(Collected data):
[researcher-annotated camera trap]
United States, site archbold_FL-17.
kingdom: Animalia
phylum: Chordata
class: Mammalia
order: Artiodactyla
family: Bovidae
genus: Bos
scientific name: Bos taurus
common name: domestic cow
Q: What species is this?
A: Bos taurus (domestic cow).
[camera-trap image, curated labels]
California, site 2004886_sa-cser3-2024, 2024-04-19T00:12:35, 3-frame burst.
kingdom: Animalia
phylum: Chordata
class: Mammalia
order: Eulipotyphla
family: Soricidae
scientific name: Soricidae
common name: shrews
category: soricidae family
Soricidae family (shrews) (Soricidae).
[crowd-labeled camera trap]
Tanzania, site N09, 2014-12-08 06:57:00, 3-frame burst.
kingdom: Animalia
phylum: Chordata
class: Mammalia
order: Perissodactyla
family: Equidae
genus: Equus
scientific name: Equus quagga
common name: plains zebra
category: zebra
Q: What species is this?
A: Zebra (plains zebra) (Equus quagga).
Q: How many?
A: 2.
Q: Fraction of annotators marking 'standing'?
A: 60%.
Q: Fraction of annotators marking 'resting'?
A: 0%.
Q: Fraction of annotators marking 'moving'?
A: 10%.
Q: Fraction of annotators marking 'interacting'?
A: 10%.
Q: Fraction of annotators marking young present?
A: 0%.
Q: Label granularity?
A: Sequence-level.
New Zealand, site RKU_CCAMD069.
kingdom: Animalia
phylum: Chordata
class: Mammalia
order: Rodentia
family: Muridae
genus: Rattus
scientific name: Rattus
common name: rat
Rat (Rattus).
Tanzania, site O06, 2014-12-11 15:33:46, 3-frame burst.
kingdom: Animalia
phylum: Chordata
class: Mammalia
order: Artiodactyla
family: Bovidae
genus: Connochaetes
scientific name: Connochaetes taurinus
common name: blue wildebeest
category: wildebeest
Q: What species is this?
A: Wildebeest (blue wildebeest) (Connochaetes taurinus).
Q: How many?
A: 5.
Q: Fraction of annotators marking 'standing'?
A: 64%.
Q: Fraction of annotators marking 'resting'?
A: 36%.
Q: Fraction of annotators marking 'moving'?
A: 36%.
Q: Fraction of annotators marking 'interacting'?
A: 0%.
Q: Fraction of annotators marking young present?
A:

(Your assignment):
Using the entries above, copy out all lines that contain the string "trap".

(The answer):
[researcher-annotated camera trap]
[camera-trap image, curated labels]
[crowd-labeled camera trap]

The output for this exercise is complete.